Merida has faith in Spain
© FIFA.com

Back in June this year, silky Spanish midfielder Fran Merida sat down with FIFA.com and pondered his side's chances at the FIFA U-17 World Cup Korea 2007. "Spain are going to Korea to win. That said, we do respect our rivals and if they've got this far, it's for a reason," came the verdict, and with the tournament now in full swing, the boys in red are well on the way to fulfilling his words.

The Iberians picked up seven points from their Group C encounters against a trio of sides with widely differing styles, proving themselves equal to the challenges posed by Honduras, Syria and Argentina to finish top of the pool.

And two-and-a-half months on from that pre-tournament interview, the affable Merida accepted another invitation to chat with us at Spain's base in Ulsan, the venue for their last-16 clash with Korea DPR. True to form, the ever-punctual Arsenal midfielder arrived bang on time for our meeting in one of the hotel's restaurants.

FIFA.com: Fran, how do you think Spain have performed so far?
Fran Merida
: I think we've done pretty well. Finishing top of the group was important, and the fact we're unbeaten gives the team confidence. We're satisfied so far, but I feel there's always room for improvement.

Can you give us a specific example?
We need to sharpen up a little up front and at the back, and any improvements we make will be important, because if you make a mistake at this stage, then you're out. You can afford a draw in the group phase because you've got two other games to make up for it. But if you have a bad half hour in the knockout rounds and let in a couple of goals, then it's all over. We need to be switched on from the kick-off right through to the final whistle.

What do you make of upcoming opponents Korea DPR?
Everyone is here to win, and that includes both them and us. Korea DPR might look like one of the weaker teams around but, like I said before, if they've got this far, it must be for a reason. We're not scared of anyone, but we know it won't be an easy game at all.

Have you managed to see any of their earlier games?
Yes, I saw them against England and they seem to be a hardworking side who fight for every ball. They are quick and they manage to keep their intensity up pretty much all the time. They may well sit back so they can pressure us in their half. We just need to stick to our game. That's what got us here after all.

You are the only member of the squad who plays outside Spain. Do you feel you have to perform at a higher standard than your team-mates because of that?
No, not at all. We all have to perform here, regardless of whether you play for Arsenal, Barcelona or Real Madrid. We are representing Spain here, not our clubs, and we all have to give it everything we've got.

With so many good players, the pressure also seems to be equally shared.
That's right. Bojan scores goals and gives us confidence, for example, Camacho gives us balance, De Gea security. And I could carry on with the rest of the team. But what helped us win the European Championship wasn't the fact that we just played for one or two players but for everyone, for the whole team. The spirit in the side was excellent and that was vital.

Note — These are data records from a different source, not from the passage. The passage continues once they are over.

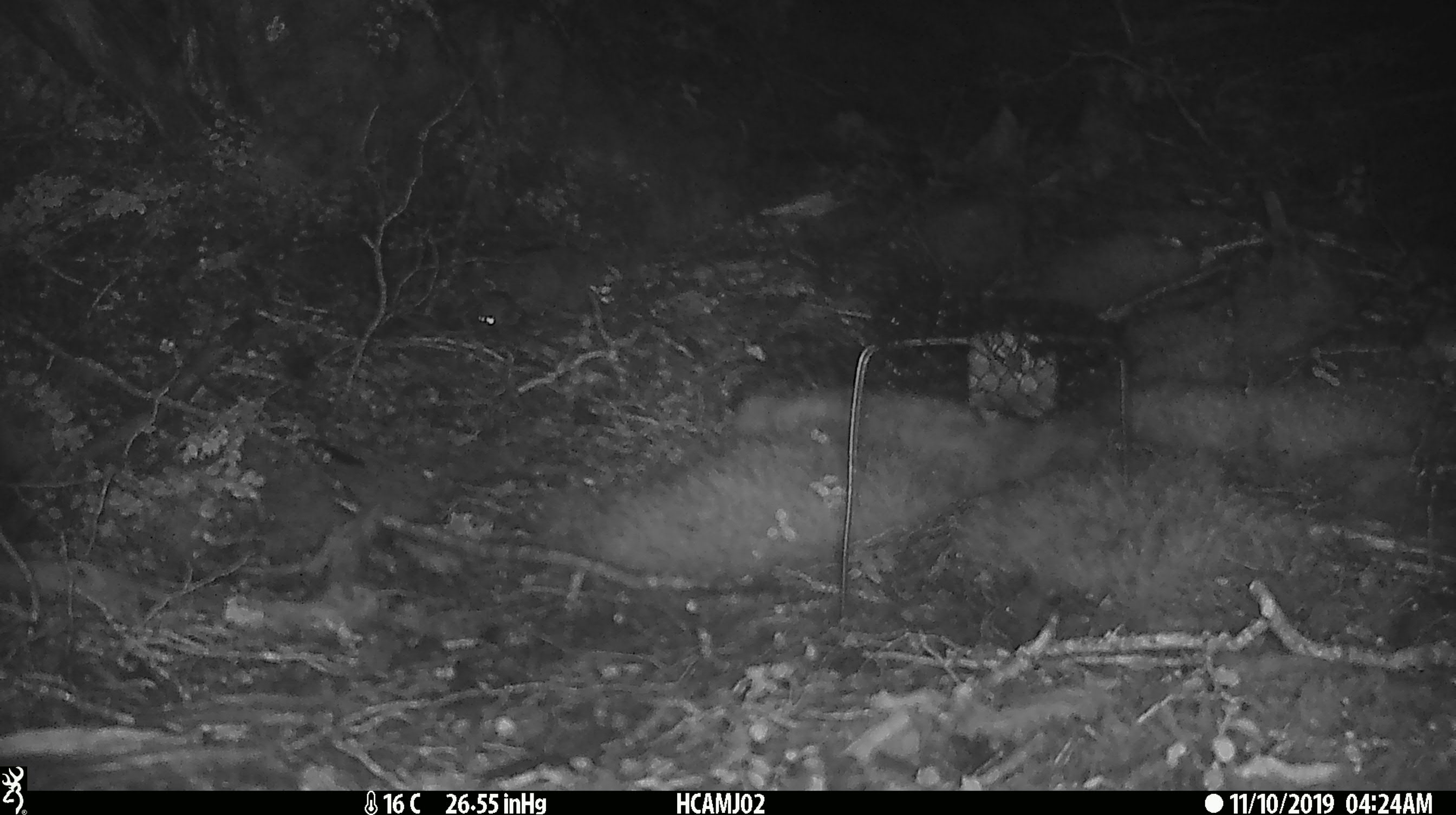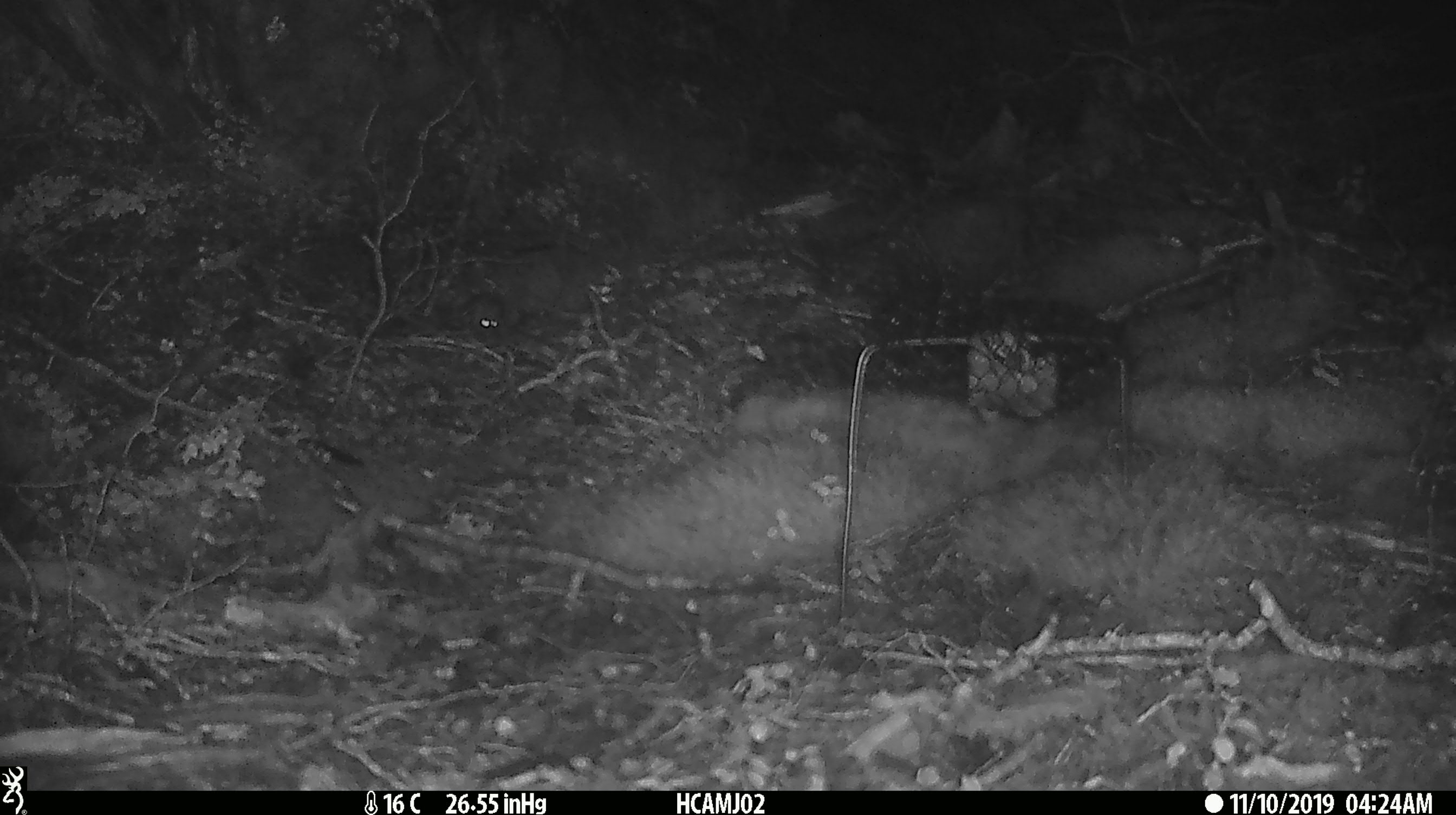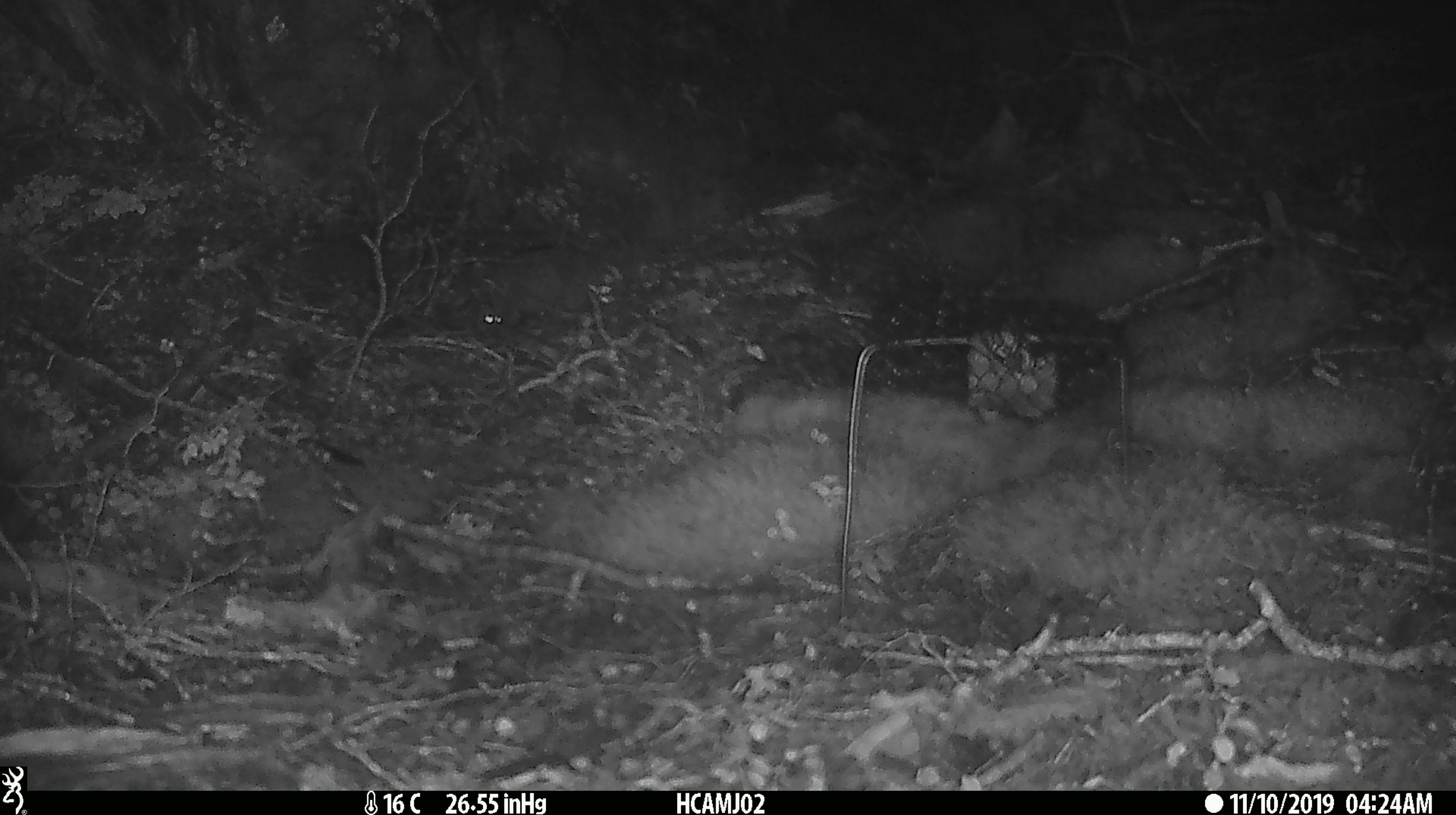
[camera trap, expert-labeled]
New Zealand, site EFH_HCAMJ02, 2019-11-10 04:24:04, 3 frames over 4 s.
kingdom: Animalia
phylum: Chordata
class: Mammalia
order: Rodentia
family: Muridae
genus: Mus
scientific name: Mus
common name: mouse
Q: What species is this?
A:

What does it mean to be taking part in a FIFA World Cup?
It's simply amazing to represent your country, and that's something my team-mates and I are very conscious of. You have to got out and give it your all, but you also have to enjoy it at the same time. We're only 17 and we need to soak it all up while we've got the chance. Who knows? It might be our only ever World Cup.

One last question. Can Spain win the title?
The most important thing is to concentrate on your next opponent and take it step by step. Of course we'd love to win it. That would be fantastic and we're confident we can. We've got to beat Korea first, though. That's our most important game right now.